> **Your objective**:
Can you rewrite everything in the records below, from the line containing "At what distance from the viewer" down to the line containing "1169 millimetres", as a JSON list of strings with one string per line and blank lines left out?

(Spatial reasoning records)
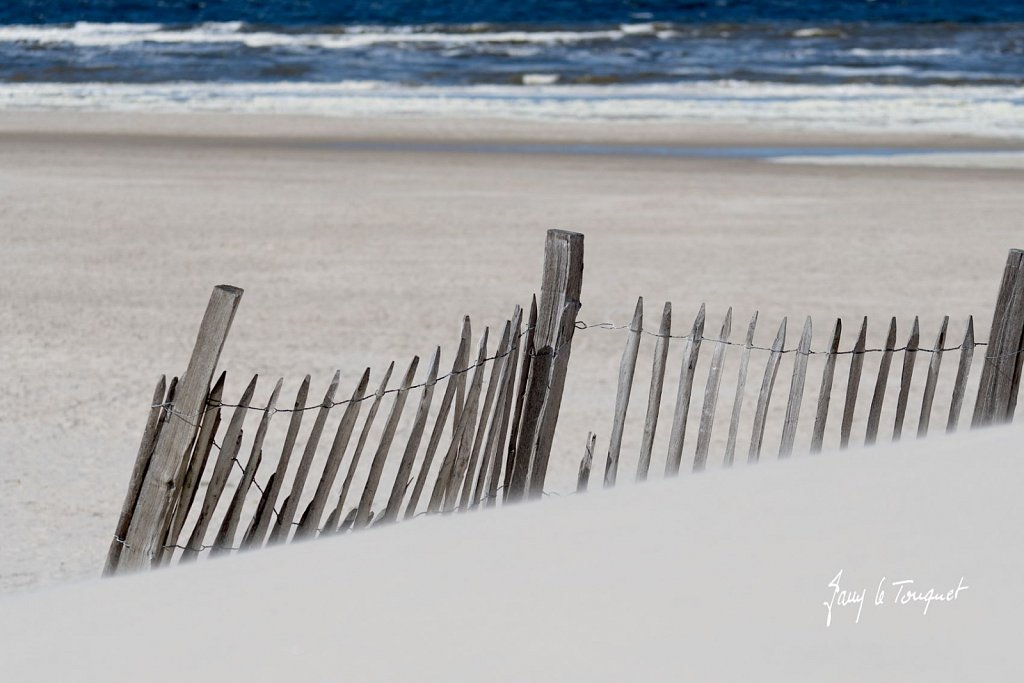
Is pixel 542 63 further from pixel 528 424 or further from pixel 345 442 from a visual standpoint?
pixel 345 442

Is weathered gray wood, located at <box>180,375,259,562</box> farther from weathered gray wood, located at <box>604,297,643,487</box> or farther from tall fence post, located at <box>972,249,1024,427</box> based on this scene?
tall fence post, located at <box>972,249,1024,427</box>

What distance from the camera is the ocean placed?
26.1 meters

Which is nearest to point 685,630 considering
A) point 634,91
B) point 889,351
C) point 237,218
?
point 889,351

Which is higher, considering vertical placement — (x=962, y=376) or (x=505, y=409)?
(x=962, y=376)

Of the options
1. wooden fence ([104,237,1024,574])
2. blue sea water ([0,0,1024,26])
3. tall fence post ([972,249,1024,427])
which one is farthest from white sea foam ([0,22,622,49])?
wooden fence ([104,237,1024,574])

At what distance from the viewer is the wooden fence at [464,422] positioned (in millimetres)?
3465

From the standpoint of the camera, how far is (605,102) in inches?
1046

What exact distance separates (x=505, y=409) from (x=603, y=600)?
1169 millimetres

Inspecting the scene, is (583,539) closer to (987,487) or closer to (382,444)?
(382,444)

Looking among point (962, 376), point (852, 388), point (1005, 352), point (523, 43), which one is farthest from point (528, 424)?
point (523, 43)

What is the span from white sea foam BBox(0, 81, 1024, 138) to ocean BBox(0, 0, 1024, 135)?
64 mm

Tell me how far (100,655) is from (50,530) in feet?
7.13

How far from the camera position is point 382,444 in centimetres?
380
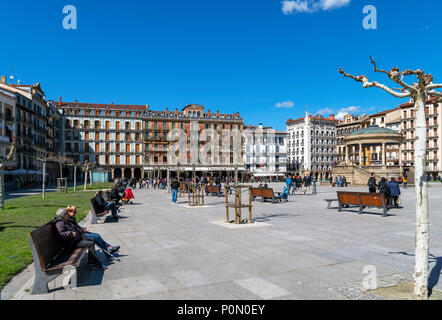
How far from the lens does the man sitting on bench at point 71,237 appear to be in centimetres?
545

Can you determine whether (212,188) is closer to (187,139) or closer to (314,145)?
(187,139)

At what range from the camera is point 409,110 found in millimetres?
69188

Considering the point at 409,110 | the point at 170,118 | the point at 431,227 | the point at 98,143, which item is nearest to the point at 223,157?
the point at 170,118

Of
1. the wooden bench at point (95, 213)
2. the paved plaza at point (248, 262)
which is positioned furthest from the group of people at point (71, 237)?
the wooden bench at point (95, 213)

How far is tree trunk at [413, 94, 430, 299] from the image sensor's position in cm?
426

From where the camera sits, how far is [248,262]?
238 inches

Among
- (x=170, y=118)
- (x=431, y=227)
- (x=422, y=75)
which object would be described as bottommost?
(x=431, y=227)

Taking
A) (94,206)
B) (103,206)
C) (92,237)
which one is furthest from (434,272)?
(103,206)

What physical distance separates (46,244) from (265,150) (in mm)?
79835

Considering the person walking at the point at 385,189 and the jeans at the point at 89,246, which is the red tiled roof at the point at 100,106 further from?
the jeans at the point at 89,246

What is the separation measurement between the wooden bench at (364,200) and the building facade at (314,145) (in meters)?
73.0

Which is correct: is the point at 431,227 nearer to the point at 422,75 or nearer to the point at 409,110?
the point at 422,75

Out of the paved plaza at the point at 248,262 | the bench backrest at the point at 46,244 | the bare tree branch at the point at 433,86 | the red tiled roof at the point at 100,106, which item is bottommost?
the paved plaza at the point at 248,262
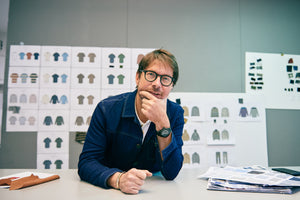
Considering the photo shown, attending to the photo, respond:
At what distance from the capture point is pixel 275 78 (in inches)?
91.4

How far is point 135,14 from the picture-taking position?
219cm

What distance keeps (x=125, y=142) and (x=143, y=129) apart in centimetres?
13

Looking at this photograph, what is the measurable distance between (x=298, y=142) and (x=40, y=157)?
2768 millimetres

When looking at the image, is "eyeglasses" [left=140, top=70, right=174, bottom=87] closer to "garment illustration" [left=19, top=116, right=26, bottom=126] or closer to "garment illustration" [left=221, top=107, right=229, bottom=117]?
"garment illustration" [left=221, top=107, right=229, bottom=117]

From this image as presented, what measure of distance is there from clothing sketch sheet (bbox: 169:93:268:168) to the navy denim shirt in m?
0.99

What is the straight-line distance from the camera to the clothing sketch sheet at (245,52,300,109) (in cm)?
227

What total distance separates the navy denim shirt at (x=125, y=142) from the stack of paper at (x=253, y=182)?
19 centimetres

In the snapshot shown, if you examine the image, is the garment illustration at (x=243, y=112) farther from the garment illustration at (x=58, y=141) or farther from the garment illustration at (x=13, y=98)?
the garment illustration at (x=13, y=98)

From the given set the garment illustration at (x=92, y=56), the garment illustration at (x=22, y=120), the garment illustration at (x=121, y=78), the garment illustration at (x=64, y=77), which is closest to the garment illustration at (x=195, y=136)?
the garment illustration at (x=121, y=78)

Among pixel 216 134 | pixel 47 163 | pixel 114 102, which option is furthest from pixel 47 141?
pixel 216 134

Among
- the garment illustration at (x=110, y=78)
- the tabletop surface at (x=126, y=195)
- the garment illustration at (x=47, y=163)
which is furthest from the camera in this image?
the garment illustration at (x=110, y=78)

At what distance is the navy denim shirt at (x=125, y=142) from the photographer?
1.00 m

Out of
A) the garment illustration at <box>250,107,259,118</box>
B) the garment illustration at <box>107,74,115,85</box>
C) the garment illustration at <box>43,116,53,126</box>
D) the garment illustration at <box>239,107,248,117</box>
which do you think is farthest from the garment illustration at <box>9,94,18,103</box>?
the garment illustration at <box>250,107,259,118</box>

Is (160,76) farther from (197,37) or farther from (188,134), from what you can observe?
(197,37)
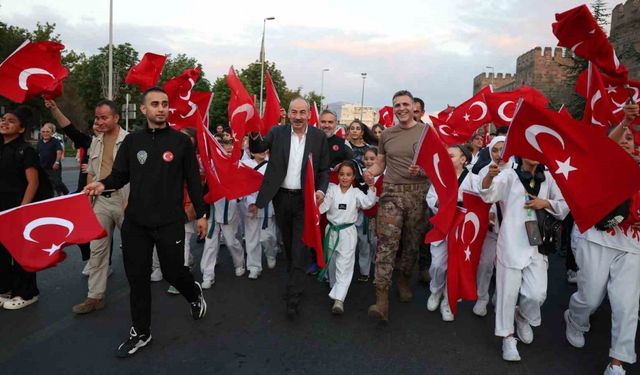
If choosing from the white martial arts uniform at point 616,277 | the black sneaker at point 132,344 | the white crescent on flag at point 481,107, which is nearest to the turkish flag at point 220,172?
Result: the black sneaker at point 132,344

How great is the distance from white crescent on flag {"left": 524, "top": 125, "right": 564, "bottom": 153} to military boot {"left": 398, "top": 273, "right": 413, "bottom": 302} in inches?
89.7

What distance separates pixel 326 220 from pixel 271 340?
5.95 feet

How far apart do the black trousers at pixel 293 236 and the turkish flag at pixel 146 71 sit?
277 cm

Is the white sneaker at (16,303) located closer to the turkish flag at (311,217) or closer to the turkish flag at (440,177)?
the turkish flag at (311,217)

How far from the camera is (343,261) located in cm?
502

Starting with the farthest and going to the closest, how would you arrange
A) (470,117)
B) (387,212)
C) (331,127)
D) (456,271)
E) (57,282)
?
(470,117)
(331,127)
(57,282)
(387,212)
(456,271)

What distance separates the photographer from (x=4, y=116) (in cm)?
450

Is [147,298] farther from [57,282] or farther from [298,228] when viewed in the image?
[57,282]

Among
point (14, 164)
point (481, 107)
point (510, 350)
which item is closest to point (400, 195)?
point (510, 350)

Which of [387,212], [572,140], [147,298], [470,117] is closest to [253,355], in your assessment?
[147,298]

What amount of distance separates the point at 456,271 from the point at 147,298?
2767mm

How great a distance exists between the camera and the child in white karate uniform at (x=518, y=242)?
3969 millimetres

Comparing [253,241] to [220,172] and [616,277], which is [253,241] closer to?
[220,172]

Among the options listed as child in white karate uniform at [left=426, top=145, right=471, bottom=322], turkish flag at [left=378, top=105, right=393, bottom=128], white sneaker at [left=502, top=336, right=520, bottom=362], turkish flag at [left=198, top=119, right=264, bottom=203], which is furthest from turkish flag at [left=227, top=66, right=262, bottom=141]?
turkish flag at [left=378, top=105, right=393, bottom=128]
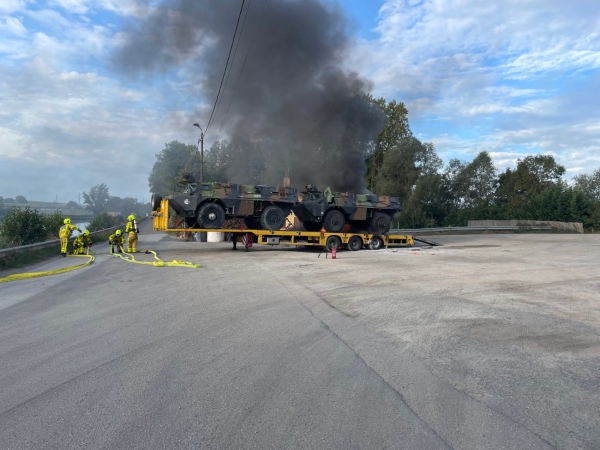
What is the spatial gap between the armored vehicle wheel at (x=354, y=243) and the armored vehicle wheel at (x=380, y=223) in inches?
41.2

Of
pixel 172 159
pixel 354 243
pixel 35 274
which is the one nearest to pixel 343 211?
pixel 354 243

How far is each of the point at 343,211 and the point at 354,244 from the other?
4.63 feet

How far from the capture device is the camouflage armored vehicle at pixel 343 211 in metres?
18.9

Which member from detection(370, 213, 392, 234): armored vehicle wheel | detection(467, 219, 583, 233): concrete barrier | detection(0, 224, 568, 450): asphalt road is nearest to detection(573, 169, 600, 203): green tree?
detection(467, 219, 583, 233): concrete barrier

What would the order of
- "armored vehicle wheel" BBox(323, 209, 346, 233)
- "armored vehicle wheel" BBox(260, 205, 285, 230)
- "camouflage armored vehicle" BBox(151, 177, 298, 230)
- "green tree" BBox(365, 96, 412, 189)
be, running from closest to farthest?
"camouflage armored vehicle" BBox(151, 177, 298, 230), "armored vehicle wheel" BBox(260, 205, 285, 230), "armored vehicle wheel" BBox(323, 209, 346, 233), "green tree" BBox(365, 96, 412, 189)

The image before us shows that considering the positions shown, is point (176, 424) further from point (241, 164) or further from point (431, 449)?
point (241, 164)

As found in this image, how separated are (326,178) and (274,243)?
6.48 m

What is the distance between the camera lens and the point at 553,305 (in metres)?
7.71

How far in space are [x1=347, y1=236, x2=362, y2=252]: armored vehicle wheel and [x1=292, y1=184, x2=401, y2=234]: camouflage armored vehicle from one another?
64 cm

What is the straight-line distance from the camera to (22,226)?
1919 centimetres

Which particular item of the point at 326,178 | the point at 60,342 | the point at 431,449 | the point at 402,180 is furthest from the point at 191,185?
the point at 402,180

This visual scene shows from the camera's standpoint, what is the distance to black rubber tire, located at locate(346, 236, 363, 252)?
19250 mm

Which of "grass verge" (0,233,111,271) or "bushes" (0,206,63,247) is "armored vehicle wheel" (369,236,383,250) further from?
"bushes" (0,206,63,247)

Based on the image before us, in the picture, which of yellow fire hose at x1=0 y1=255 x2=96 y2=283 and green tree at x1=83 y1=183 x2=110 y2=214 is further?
green tree at x1=83 y1=183 x2=110 y2=214
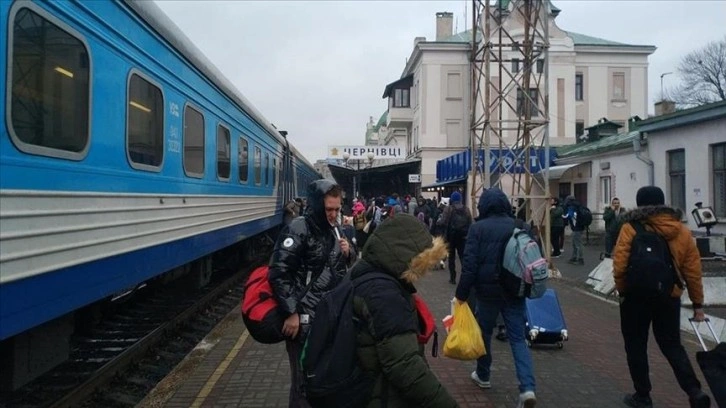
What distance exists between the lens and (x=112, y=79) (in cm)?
475

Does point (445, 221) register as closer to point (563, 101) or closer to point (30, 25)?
point (30, 25)

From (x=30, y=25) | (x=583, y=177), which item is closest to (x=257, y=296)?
(x=30, y=25)

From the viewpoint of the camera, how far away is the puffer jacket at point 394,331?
7.96 feet

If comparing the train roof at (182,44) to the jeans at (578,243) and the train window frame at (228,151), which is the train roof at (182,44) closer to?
the train window frame at (228,151)

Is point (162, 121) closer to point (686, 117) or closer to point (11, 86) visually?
point (11, 86)

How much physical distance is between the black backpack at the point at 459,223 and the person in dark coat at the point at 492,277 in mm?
5313

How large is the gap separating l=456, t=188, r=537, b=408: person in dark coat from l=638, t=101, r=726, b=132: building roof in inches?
435

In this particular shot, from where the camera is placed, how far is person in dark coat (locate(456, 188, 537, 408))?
498cm

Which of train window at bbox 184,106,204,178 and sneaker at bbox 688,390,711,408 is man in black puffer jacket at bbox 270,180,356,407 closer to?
sneaker at bbox 688,390,711,408

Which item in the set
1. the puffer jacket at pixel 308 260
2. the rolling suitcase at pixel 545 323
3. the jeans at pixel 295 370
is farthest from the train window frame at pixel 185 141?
the rolling suitcase at pixel 545 323

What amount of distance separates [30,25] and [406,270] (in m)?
2.74

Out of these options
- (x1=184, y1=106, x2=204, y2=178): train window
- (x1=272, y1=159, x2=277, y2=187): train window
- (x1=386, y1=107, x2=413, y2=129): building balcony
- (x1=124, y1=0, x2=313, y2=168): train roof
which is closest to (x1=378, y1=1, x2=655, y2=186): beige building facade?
(x1=386, y1=107, x2=413, y2=129): building balcony

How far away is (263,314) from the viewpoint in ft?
11.8

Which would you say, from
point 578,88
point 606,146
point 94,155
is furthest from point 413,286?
point 578,88
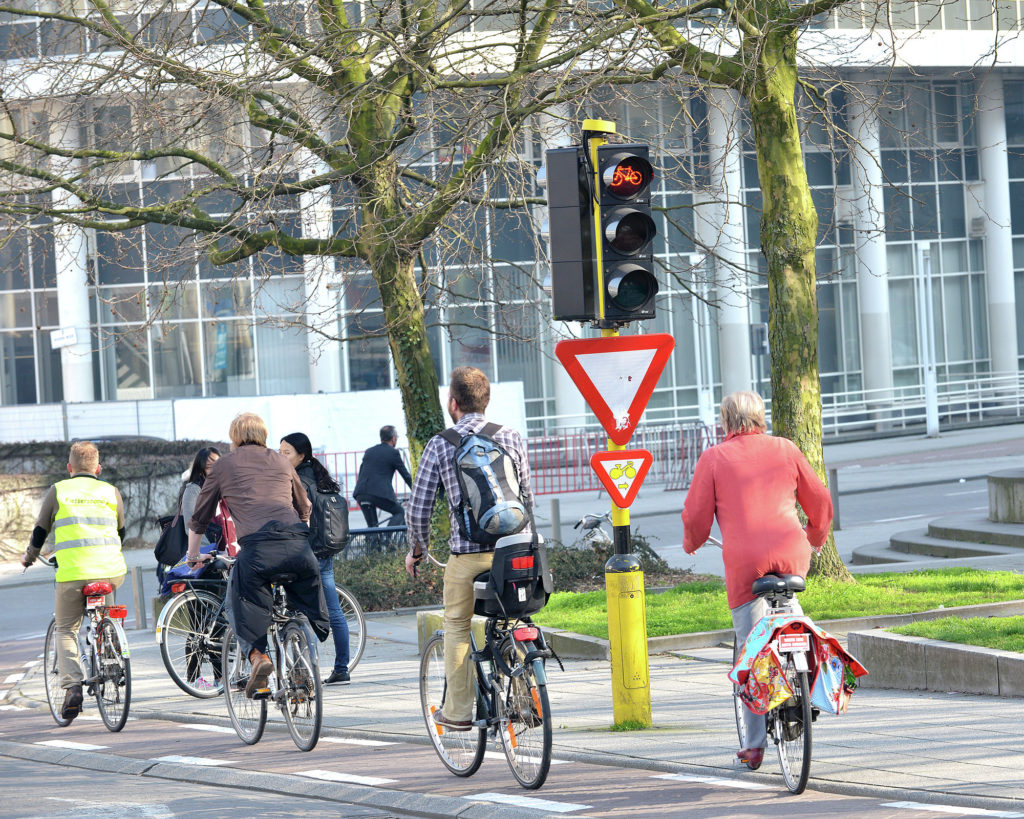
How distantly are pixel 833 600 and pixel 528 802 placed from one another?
5.28m

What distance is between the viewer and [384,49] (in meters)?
12.5

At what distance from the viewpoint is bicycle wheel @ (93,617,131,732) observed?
8898mm

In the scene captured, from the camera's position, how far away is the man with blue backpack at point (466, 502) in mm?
6586

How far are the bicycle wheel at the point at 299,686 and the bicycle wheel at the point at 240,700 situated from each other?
304 mm

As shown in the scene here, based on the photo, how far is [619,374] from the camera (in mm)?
7391

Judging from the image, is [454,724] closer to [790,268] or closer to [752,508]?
[752,508]

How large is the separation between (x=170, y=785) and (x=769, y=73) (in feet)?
23.1

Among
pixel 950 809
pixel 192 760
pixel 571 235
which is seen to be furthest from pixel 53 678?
pixel 950 809

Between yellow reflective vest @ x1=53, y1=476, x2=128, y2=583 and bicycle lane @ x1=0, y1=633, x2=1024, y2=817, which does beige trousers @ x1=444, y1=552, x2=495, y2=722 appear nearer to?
bicycle lane @ x1=0, y1=633, x2=1024, y2=817

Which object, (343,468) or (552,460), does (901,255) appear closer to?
(552,460)

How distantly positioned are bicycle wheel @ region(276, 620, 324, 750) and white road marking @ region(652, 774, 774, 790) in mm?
2056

> **Response**:
[
  "At what distance from the viewer is the wooden fence at [464,422] positioned (in millimetres)?",
  "3465",
  "From the standpoint of the camera, how far is (605,102) in inches?",
  "1046",
  "What exact distance separates (x=505, y=409) from (x=603, y=600)?",
  "1169 millimetres"
]